Десять величайших романов человечества (Моэм) - страница 121

Что способствовало перерождению человека, написавшего «Тайпи» и «Ому», в того, кто создал «Моби Дика» и «Пьера», а чуть перевалив за тридцать, вконец исписался? «Ому» мне кажется более интересной книгой. Это откровенный рассказ Мелвилла о том, что он пережил на острове Эймео, и в целом является правдой; с другой стороны, «Тайпи» – сочетание правды и вымысла. По словам Чарлза Робертса Андерсона, на острове Никахива Мелвилл провел только один месяц, а не четыре, как он утверждает, и его приключения на пути к долине Тайпи были далеко не такими уж необыкновенными; предположительное пристрастие туземцев к людоедству также не таило столько опасностей, от которых он бежал, да и сам побег в его изображении совершенно неправдоподобен: «…вся сцена освобождения романтически-нереальна и написана явно второпях, с одной целью – представить персонажа героем вопреки логике и драматическому изяществу». Не будем судить за это Мелвилла; нам известно, сколько раз ему приходилось рассказывать о своих приключениях нетерпеливым слушателям, и каждый знает, как трудно сопротивляться искушению немного приукрасить историю, сделать ее всякий раз более захватывающей.
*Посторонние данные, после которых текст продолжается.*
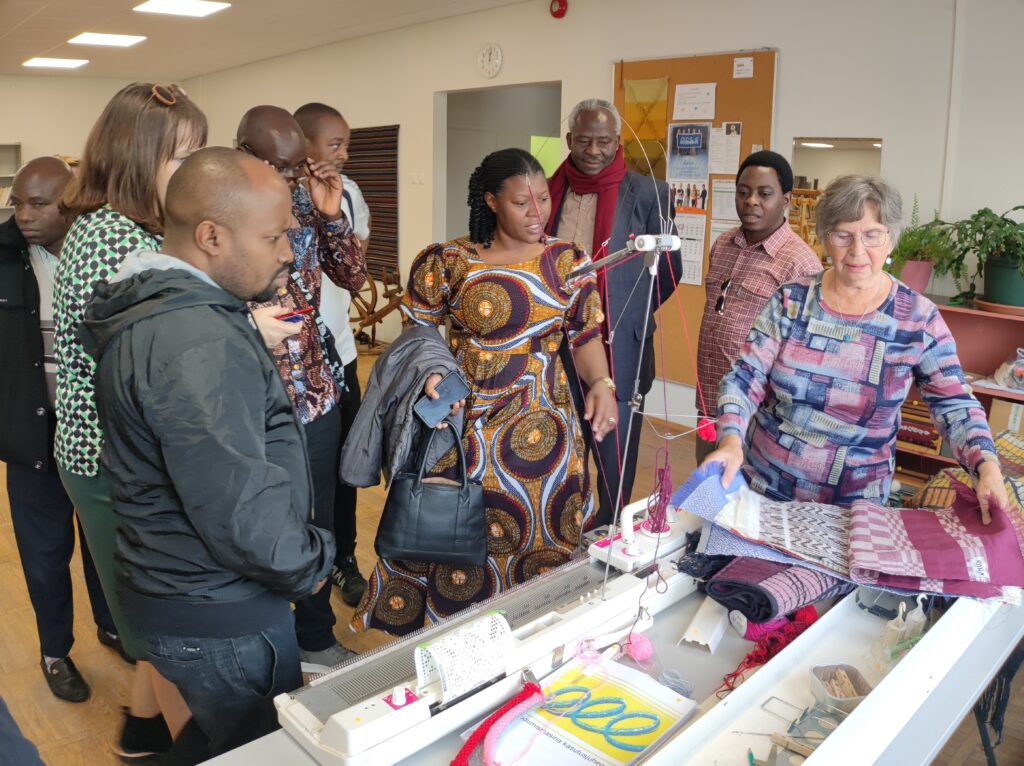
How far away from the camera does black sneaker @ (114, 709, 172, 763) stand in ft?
6.52

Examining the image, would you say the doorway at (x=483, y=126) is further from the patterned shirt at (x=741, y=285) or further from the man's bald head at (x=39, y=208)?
the man's bald head at (x=39, y=208)

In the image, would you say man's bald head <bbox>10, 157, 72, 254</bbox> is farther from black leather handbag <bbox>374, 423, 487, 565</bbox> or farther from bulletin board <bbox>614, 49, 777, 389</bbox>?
bulletin board <bbox>614, 49, 777, 389</bbox>

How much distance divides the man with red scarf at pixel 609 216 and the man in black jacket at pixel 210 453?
4.87 feet

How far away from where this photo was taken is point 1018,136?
141 inches

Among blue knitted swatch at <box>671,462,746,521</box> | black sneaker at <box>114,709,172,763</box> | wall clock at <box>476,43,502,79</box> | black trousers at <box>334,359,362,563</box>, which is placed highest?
wall clock at <box>476,43,502,79</box>

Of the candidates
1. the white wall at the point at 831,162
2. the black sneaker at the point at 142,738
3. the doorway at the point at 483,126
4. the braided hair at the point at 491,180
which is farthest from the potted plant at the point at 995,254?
the doorway at the point at 483,126

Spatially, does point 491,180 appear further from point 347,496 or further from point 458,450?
point 347,496

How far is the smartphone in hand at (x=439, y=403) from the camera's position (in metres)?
1.96

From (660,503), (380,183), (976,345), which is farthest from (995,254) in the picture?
(380,183)

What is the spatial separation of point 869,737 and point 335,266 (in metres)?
1.75

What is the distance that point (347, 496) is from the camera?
2832 millimetres

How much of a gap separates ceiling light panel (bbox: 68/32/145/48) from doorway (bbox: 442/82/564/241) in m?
3.02

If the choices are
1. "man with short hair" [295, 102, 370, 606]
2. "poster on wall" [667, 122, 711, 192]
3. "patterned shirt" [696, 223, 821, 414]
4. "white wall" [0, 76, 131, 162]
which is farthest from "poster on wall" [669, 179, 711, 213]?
"white wall" [0, 76, 131, 162]

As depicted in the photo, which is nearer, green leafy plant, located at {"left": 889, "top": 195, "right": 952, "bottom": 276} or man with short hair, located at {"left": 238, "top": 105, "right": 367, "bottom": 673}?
man with short hair, located at {"left": 238, "top": 105, "right": 367, "bottom": 673}
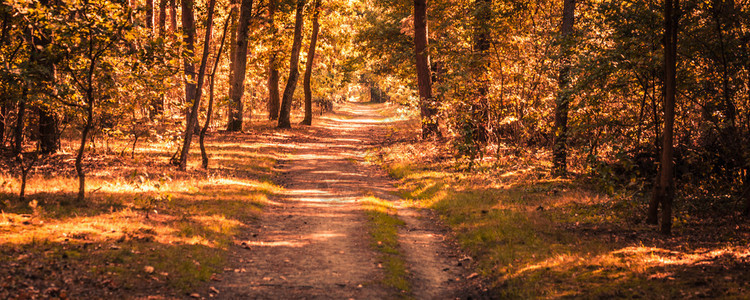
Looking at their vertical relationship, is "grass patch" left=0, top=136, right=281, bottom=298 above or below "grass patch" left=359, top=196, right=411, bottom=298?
above

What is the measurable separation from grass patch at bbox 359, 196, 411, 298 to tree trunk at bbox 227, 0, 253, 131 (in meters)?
12.1

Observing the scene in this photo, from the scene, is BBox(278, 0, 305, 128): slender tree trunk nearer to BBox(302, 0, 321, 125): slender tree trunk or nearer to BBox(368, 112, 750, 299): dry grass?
BBox(302, 0, 321, 125): slender tree trunk

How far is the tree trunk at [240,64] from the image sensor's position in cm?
2406

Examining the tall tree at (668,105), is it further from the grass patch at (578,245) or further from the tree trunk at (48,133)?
→ the tree trunk at (48,133)

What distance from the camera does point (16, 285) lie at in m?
5.86

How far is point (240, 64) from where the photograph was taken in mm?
25578

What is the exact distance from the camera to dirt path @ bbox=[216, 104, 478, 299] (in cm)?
733

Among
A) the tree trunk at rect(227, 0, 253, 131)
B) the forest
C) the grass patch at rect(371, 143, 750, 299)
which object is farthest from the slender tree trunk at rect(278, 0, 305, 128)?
the grass patch at rect(371, 143, 750, 299)

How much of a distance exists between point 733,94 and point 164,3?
2281 centimetres

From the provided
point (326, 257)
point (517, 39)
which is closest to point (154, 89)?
point (326, 257)

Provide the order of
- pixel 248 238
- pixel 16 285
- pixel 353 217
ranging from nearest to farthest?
pixel 16 285 < pixel 248 238 < pixel 353 217

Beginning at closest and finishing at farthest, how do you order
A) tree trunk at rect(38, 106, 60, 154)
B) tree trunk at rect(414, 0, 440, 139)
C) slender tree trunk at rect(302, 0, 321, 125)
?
tree trunk at rect(38, 106, 60, 154) < tree trunk at rect(414, 0, 440, 139) < slender tree trunk at rect(302, 0, 321, 125)

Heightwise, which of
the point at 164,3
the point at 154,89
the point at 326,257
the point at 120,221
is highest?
the point at 164,3

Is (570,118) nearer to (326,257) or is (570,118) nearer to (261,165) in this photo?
(326,257)
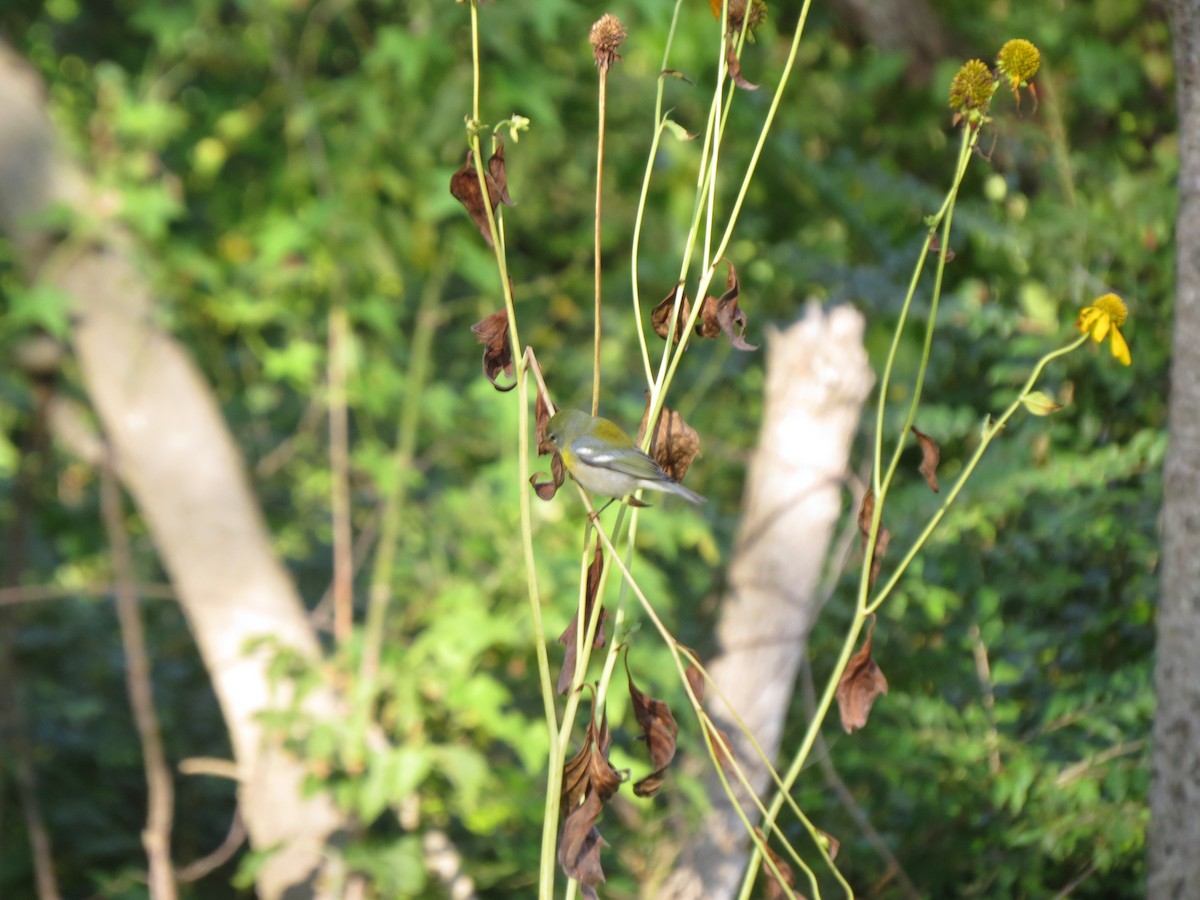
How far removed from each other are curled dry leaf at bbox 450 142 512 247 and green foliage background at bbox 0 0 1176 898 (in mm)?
1408

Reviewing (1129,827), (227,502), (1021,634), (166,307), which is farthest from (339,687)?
(1129,827)

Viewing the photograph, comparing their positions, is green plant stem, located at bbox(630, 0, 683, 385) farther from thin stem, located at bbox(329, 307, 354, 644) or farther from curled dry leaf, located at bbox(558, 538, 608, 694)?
thin stem, located at bbox(329, 307, 354, 644)

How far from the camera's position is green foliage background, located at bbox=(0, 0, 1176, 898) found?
7.57 feet

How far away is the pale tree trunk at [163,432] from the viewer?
289 cm

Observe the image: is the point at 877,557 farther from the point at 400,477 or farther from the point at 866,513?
the point at 400,477

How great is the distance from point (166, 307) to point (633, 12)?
1.39m

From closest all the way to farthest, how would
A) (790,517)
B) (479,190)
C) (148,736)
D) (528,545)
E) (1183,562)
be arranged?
(528,545), (479,190), (1183,562), (790,517), (148,736)

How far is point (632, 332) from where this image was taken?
3.15 meters

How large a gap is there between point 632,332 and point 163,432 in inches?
46.5

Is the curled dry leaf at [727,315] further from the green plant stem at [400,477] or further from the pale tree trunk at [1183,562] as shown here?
the green plant stem at [400,477]

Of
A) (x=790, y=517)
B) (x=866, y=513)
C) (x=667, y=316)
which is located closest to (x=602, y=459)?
(x=667, y=316)

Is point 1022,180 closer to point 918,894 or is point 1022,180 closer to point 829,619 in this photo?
point 829,619

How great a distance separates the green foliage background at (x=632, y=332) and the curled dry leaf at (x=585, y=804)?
1184 millimetres

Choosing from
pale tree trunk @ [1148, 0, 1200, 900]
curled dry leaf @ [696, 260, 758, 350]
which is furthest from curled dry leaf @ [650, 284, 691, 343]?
pale tree trunk @ [1148, 0, 1200, 900]
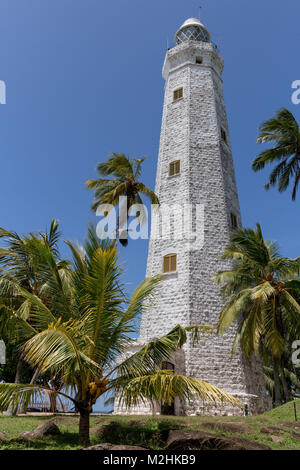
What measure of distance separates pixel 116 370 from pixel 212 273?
1089cm

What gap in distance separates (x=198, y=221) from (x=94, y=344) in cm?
1248

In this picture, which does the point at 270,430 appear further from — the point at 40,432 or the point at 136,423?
the point at 40,432

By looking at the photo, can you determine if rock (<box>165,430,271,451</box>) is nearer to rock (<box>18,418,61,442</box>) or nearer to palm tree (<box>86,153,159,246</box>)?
rock (<box>18,418,61,442</box>)

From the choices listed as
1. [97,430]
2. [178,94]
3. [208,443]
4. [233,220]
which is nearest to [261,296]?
[233,220]

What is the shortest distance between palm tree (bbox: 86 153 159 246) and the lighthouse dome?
15.1 meters

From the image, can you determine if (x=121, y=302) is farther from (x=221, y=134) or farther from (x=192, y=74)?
(x=192, y=74)

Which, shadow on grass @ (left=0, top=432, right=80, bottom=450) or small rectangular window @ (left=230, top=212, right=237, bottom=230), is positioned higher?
small rectangular window @ (left=230, top=212, right=237, bottom=230)

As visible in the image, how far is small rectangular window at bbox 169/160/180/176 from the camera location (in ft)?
70.3

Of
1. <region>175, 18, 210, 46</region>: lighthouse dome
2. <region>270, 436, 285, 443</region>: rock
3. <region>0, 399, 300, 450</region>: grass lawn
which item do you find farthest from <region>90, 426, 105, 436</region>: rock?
<region>175, 18, 210, 46</region>: lighthouse dome

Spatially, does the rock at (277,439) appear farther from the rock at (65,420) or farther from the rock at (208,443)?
the rock at (65,420)

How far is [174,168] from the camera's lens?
2166 centimetres

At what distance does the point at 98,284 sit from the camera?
848 centimetres

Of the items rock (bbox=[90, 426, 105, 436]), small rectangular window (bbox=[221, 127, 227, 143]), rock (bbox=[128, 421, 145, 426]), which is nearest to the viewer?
rock (bbox=[90, 426, 105, 436])

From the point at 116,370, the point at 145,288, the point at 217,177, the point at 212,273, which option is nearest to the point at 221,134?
the point at 217,177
Думается, он испытал смущение, когда решил перенести эту историю на бумагу, чтобы передать не такие уж захватывающие события, которые в его бесконечных рассказах обрастали романтическими подробностями. На самом деле «Тайпи» – компиляция фактов, найденных Мелвиллом в книгах о путешествиях того времени, в сочетании с яркой версией его собственных приключений. Дотошный мистер Андерсон показал, что иногда писатель не только повторяет ошибки, допущенные в этих книгах, но в некоторых случаях точно воспроизводит слова автора. Думаю, как раз это и создает некоторую тяжеловесность изложения, которую видит читатель. Тем не менее «Тайпи» и «Ому» написаны хорошим, идиоматичным языком того времени. Впрочем, Мелвилл предпочитал слова книжные, а не обыденные; так, например, он называет «дом» «зданием»; хижина не стоит «рядом» с другой и даже не расположена «по соседству», а находится «в окрестностях»; он склонен быть «утомленным», а не «уставшим», как остальные люди; и «демонстрирует», а не «показывает» чувства.

Однако облик автора ясно вырисовывается из книг, и не нужно обладать богатым воображением, чтобы представить крепкого, смелого, решительного молодого человека, жизнерадостного, остроумного, не рвущегося работать, но и не лентяя; веселого, привлекательного, дружелюбного и беспечного. Его очаровала красота полинезийских девушек, как очаровала бы она любого молодого человека его возраста, и было бы странно, если бы он отказался от знаков внимания, которые они охотно ему дарили. Если и было что-то необычное в нем, так это пылкое восхищение красотой окружающего мира, к которой юнцы обычно равнодушны; он вносит особую экзальтацию в восторженные описания моря, и неба, и зеленых гор. Возможно, единственное, что существенно отличало его от обычного двадцатитрехлетнего матроса, это склонность к размышлению и осознание этого. «У меня созерцательный ум, – писал он позднее, – и в море я часто по ночам залезал на мачту, устраивался на верхней рее, подкладывал под себя бушлат и отдавался раздумьям».